Preventive Effect of Citrus aurantium Peel Extract on High-Fat Diet-Induced Non-alcoholic Fatty Liver in Mice

Hyoung-Yun Han; Sung-Kwon Lee; Bong-Keun Choi; Dong-Ryung Lee; Hae Jin Lee; Tae-Won Kim

doi:10.1248/bpb.b18-00702

Abstract

Nonalcoholic fatty liver disease (NAFLD) is characterized by hepatic lipid accumulation, which is the most common form of chronic liver disease. Multiple clinical studies using natural compounds such as flavonoids have been conducted to treat NAFLD. In the present study, the pharmacological effect of Citrus aurantium L. (Rutaceae) peel extract (CAE), which contains over 27% of polymethoxyflavone nobiletin, on NAFLD was evaluated using a high-fat diet (HFD) animal model susceptible to developing NAFLD. C57BL/6 mice were fed an HFD (60% kcal of energy derived from fat) for 8 weeks to induce obesity. Obese mice were randomly allocated to four groups of eight mice each (HFD alone, HFD with silymarin, HFD with 50 mg/kg CAE, and HFD with 100 mg/kg CAE). After 8 weeks of treatment, all mice were euthanized, and plasma and liver tissues were analyzed biochemically and histopathologically. The results indicate that CAE treatment significantly reduced HFD-induced NAFLD, as shown by decreased serum lipid index and prevented liver histopathology. The expression of genes involved in lipid synthesis including free fatty acid (FFA), peroxisome-proliferator-activated receptor γ (PPAR-γ), sterol receptor element binding protein 1c (SREBP-1c), and fatty acid synthesis enzyme was suppressed by CAE treatment.
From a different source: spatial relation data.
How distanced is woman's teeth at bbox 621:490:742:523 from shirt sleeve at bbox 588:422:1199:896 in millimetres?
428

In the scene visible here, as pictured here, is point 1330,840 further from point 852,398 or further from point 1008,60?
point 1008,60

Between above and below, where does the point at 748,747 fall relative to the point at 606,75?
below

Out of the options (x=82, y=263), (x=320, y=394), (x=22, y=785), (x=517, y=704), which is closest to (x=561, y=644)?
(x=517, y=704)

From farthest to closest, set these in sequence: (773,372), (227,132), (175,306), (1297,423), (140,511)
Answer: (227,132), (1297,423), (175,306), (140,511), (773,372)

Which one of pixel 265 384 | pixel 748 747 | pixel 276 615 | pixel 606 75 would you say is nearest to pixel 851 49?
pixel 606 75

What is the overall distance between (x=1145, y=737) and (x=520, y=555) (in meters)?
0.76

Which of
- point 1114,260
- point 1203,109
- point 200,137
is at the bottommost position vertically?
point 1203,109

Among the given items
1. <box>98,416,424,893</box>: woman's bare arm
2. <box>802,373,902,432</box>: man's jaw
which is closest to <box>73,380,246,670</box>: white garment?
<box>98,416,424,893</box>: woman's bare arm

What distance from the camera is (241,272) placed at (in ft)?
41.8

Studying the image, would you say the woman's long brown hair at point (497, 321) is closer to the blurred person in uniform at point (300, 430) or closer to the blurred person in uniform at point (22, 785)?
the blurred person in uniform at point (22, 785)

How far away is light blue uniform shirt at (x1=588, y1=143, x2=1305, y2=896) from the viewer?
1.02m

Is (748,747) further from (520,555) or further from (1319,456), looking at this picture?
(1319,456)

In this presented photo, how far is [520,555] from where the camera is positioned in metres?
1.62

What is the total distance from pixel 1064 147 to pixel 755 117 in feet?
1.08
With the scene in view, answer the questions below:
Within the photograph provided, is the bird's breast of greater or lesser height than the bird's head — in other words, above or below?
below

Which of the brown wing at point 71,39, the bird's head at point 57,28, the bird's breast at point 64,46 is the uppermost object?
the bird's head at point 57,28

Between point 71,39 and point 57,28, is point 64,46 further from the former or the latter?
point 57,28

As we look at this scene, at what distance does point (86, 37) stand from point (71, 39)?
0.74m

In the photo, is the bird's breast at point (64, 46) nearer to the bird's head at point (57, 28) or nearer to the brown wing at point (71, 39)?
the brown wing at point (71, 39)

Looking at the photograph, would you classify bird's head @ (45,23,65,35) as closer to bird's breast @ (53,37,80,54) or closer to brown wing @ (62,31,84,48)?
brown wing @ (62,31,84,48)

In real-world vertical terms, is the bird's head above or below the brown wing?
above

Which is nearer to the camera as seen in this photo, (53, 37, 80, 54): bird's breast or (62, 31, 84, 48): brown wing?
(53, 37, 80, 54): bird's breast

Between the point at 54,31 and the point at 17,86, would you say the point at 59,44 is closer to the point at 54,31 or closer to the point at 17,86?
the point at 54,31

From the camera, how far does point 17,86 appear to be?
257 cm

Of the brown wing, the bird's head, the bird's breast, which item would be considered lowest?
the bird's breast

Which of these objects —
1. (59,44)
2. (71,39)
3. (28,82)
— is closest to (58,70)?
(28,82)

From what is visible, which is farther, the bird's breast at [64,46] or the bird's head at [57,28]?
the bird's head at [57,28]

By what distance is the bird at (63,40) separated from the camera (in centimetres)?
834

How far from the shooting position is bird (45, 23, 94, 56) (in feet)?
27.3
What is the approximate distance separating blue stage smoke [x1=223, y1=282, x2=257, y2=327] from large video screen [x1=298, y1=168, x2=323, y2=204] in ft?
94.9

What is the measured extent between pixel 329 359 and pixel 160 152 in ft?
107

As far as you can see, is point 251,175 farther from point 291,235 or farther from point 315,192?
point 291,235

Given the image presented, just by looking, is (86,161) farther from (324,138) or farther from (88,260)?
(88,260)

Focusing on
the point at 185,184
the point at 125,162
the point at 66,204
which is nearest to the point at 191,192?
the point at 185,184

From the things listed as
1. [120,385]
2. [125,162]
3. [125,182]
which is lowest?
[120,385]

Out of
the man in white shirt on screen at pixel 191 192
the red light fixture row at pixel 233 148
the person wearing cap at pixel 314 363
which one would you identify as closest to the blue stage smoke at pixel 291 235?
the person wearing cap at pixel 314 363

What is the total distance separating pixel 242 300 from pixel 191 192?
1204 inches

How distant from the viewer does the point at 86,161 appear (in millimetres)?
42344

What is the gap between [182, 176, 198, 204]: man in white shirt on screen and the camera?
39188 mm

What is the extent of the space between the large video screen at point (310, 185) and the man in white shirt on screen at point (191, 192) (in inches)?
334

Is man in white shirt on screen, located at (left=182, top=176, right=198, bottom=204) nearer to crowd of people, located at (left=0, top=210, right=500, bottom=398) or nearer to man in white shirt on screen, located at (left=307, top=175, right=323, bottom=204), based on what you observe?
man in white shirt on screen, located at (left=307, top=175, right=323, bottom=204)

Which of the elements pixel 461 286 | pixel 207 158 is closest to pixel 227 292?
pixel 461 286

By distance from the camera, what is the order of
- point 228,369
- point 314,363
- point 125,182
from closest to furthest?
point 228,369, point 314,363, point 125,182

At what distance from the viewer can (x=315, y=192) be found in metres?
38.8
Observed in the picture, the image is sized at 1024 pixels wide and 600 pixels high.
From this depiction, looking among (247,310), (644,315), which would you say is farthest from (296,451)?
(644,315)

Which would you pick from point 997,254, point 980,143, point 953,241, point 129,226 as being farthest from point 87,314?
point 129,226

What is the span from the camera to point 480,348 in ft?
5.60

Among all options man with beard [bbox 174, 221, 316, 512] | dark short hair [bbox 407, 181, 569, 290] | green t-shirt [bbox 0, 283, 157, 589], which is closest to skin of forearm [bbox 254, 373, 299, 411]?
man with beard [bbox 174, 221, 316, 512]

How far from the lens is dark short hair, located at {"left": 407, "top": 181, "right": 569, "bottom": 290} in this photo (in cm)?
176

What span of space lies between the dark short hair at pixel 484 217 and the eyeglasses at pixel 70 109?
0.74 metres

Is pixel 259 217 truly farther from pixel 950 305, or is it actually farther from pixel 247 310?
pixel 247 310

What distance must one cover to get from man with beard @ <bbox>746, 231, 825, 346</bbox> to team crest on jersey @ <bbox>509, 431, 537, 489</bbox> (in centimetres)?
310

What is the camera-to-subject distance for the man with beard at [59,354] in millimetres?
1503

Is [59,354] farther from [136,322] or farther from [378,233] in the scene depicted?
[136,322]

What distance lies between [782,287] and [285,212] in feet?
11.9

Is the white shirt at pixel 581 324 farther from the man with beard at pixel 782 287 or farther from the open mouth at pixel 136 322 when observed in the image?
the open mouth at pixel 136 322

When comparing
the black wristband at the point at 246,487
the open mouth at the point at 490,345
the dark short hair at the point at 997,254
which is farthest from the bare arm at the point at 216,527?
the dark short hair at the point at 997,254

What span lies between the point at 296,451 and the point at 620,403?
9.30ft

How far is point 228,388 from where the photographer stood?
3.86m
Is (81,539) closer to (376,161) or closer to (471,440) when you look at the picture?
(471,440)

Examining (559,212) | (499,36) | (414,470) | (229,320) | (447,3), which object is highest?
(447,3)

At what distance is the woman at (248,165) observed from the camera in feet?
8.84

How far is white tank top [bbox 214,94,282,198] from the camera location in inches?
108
Moreover, compared to untreated mice, CAE-treated HFD mice showed decreased pro-inflammatory cytokine expression. These results demonstrated that CAE prevented HFD-induced NAFLD by reducing plasma levels of triglyceride and cholesterol and de novo lipid synthesis.

INTRODUCTION

Nonalcoholic fatty liver disease (NAFLD) is a type of hepatic steatosis induced by factors not related to alcohol consumption, and its prevalence is increasing worldwide, concomitant with the obesity epidemic.¹⁾ In recent years, various therapeutic paradigms have reduced severe hepatic complications due to conditions such as viral hepatitis. NAFLD is now being recognized as a major cause of hepatic disorder that could eventually advance to cirrhosis that requires liver transplantation.²⁾

Although NAFLD pathogenesis is a complex serial process, the accumulation of triglycerides (TGs) within the hepatocyte is a classic feature of NAFLD, and the esterification of free fatty acid (FFA) is recognized as a major source for triglyceride production.³⁾ Circulating FFAs are derived from the lipolysis of adipose tissues, dietary intake, or de novo hepatocyte lipogenesis.⁴⁾ Recently, the mechanism of NAFLD progression has shifted from a traditional two-hit hypothesis, which comprises steatosis and inflammation, to a three-hit hypothesis, which also includes hepatocyte death.⁵⁾ However, the initial stage of fat accumulation remains a priority for therapeutic intervention.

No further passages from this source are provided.